Penang Hills and Trails - Temple with the View Circular 2016
Nearly back up to Speed.

This is one of a series of pages on walking the hills of Penang, click here for the index. This is a Grade 2 walk. There is a sketch map at the bottom showing the route followed.

Please visit my Penang buses page for information on accessing the starting point.


It's November 2016 and we're back for another action packed season of Penang hikes, regular reports will appear here until March 2017.

This walk is essentially the reverse of the Zig-Zag (to) Heaven one from February 2016 although with significant diversions.
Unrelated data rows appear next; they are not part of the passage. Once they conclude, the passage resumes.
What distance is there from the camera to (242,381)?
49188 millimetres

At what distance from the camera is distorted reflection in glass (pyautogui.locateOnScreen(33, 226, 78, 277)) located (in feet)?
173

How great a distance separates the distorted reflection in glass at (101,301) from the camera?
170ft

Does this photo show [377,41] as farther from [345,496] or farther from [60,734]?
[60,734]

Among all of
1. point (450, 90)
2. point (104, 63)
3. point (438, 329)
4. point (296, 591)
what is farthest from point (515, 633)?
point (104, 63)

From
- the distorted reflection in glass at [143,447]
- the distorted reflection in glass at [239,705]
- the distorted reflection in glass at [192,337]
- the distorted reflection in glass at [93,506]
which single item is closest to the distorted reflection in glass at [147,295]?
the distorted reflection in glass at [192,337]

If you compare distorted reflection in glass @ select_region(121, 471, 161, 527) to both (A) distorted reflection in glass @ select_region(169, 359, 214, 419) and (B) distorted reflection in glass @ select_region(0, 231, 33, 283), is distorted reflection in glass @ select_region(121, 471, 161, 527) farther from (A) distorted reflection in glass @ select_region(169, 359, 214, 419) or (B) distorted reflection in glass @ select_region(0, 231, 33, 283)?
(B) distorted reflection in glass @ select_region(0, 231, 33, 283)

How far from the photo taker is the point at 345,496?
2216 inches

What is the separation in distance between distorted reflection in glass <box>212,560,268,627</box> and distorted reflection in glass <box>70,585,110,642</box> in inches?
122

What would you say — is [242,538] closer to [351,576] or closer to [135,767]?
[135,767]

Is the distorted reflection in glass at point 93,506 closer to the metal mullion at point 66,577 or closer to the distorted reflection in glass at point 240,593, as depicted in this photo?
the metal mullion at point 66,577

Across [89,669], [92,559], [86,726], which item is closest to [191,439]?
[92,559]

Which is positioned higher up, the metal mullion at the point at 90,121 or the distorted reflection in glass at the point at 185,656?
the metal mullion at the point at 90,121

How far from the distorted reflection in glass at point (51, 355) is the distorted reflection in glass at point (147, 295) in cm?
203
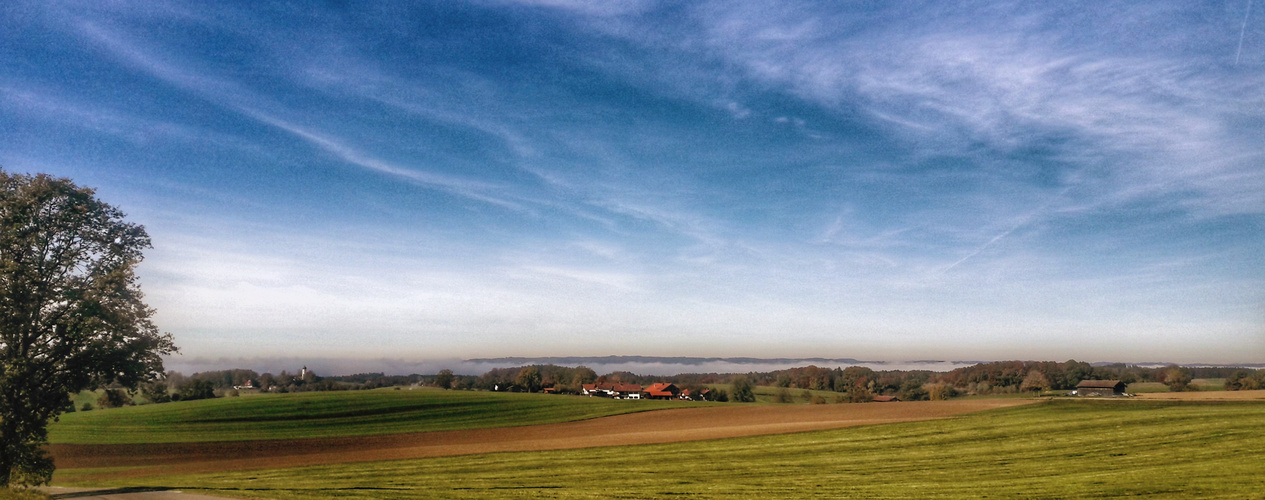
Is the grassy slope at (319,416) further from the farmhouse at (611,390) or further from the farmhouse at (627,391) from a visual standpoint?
the farmhouse at (611,390)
I'd suffered a computer failure which was diagnosed as a life expired power supply. One of the many features I love about Penang is the 'little man' who provides traditional service and in this case Mr. Soo from near Island Plaza drove round in the morning next day before he opened his shop and fitted a brand new one in 15 minutes at a price which had me asking if it was enough; it would have cost me nearly half of it to take a taxi to get the computer to him and back home again. Every year, we go away for 8 months and in the first week we are back, lots of very ordinary people from bus drivers to hawkers to farmers in the hills go out of their way to say how pleased they are to see us again, it's that sort of place. Our dreadful new neighbours, British alas, know nothing about Penang and have refurbished their flat disrupting the lives of all around for months on end and as a 'coup de grace' have now added a ghastly stainless steel cage around their front door, it's exactly the sort of thing I would have expected if they had been newly rich mainland Chinese. It'll keep the monkeys out I suppose but since the only break-ins in our condo in living memory have been inside jobs, it's an ugly waste of money and is currently acting as a trap for wind bound leaves.

With the computer restored by 09.00 we were able to follow Plan A which was to approach the Temple with the View from the west and descend to the east. It was overcast which meant the walk out from Balik Pulau was cool but incredibly humid. We turned left to go up past the cemeteries. Among the plants present were what Yuehong assures me are Oleanders, just like we were gifted as cast offs back home in the summer. I'm not sure how they will survive our absence.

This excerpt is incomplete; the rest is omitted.